Why do we need to say more?
By Joseph Farah

Posted: March 24, 2010 ~ 1:00 am Eastern

© 2010

I love the tea-party movement.

As I have repeatedly said, I think it is the greatest grass-roots political uprising in America in my lifetime – not just in size, but in spirit.

But I have a warning for the rank-and-file activists as well as the leaders – all good people with the best of motivations and intentions.

The Contract from America, is a document that does the movement a grave disservice – constraining it to concerns about relatively narrow issues, most of which are materialistic, rather than broad-stroke themes reminiscent of what America's first tea partiers, the Founding Fathers, drafted in 1776.

But you decide.

In 1776, the founders wrote the boldest vision for a future of independence, liberty and self-government the world had ever seen – and none has rivaled its passion, its eloquence or its primacy since.

"We hold these truths to be self-evident, that all men are created equal, that they are endowed by their Creator with certain unalienable Rights, that among these are Life, Liberty and the pursuit of Happiness. – That to secure these rights, Governments are instituted among Men, deriving their just powers from the consent of the governed, – That whenever any Form of Government becomes destructive of these ends, it is the Right of the People to alter or to abolish it, and to institute new Government, laying its foundation on such principles and organizing its powers in such form, as to them shall seem most likely to effect their Safety and Happiness," it said in part.

Yes, it's true the founders had some specific grievances that were stated plainly.

But, more importantly, the Declaration of Independence was a statement not so much about what the founders were against as what they were for – stated plainly, "life, liberty and pursuit of happiness."

They didn't limit their concerns to those that were economic.
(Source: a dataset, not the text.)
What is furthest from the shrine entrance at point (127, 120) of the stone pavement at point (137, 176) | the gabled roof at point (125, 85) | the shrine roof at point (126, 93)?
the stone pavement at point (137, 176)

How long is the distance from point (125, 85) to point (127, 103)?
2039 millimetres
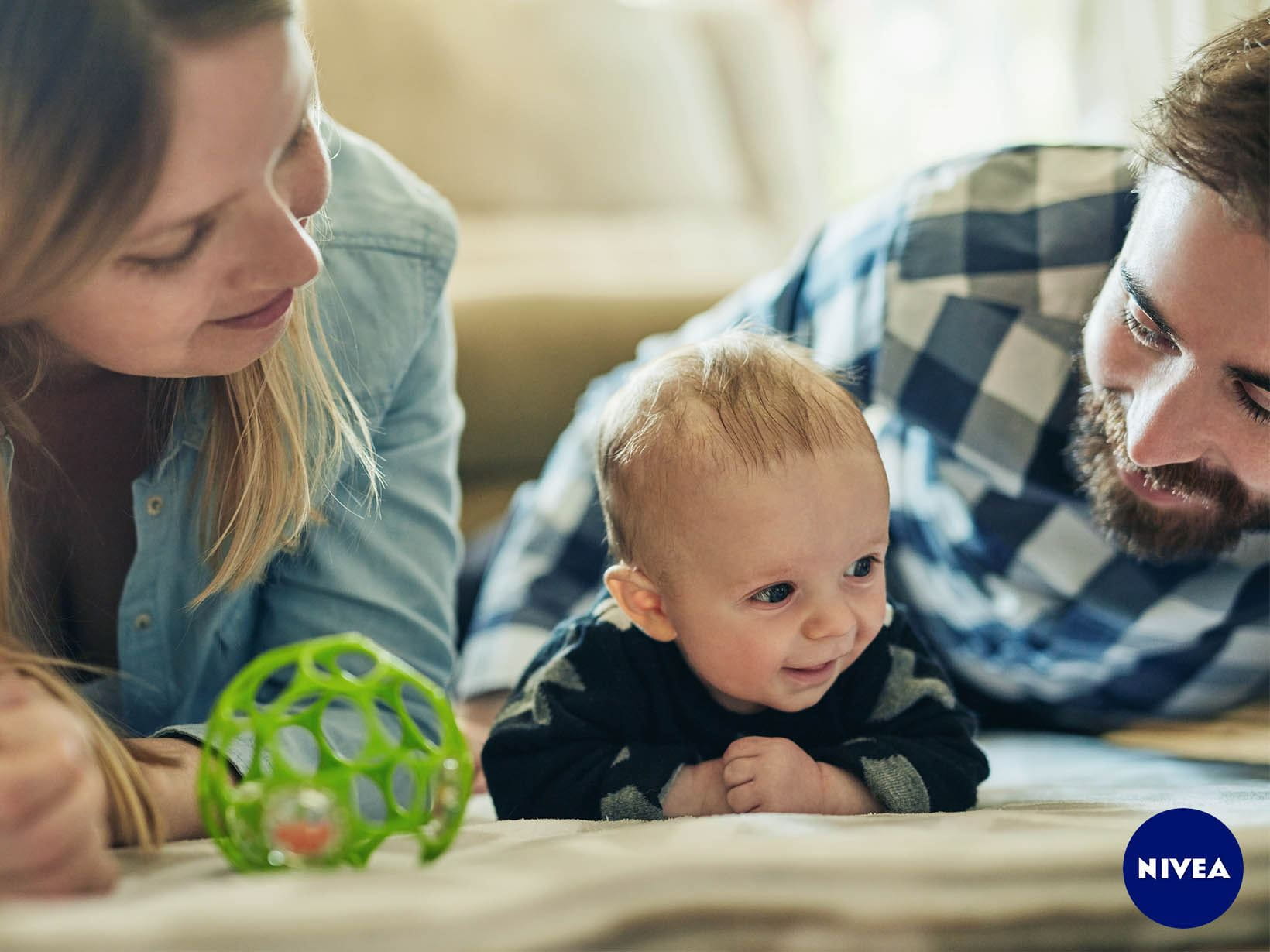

In fact, the colonists had it pretty good economically. True, they didn't appreciate taxation without representation, but they didn't say, "Look, it's the economy, stupid."

They made it clear what they wanted was the freedom to govern themselves under God's authority. They didn't look for government to grant them favor. They spoke of being "endowed by their Creator with certain unalienable rights." Government was supposed to be in the business merely of protecting those rights, not granting them.

Look at the specific grievances. Few were economic in origin:

  • Government was failing to do its job
  • Government was exceeding its authority
  • Government was violating individual rights
  • Government was obstructing immigration laws
  • Government was obstructing justice
  • Government was turning the land into a police state
  • Government was superseding the established laws of the land
Sound familiar?

That's exactly what Americans are enduring once again in our own country at the hands of a government in Washington, not London.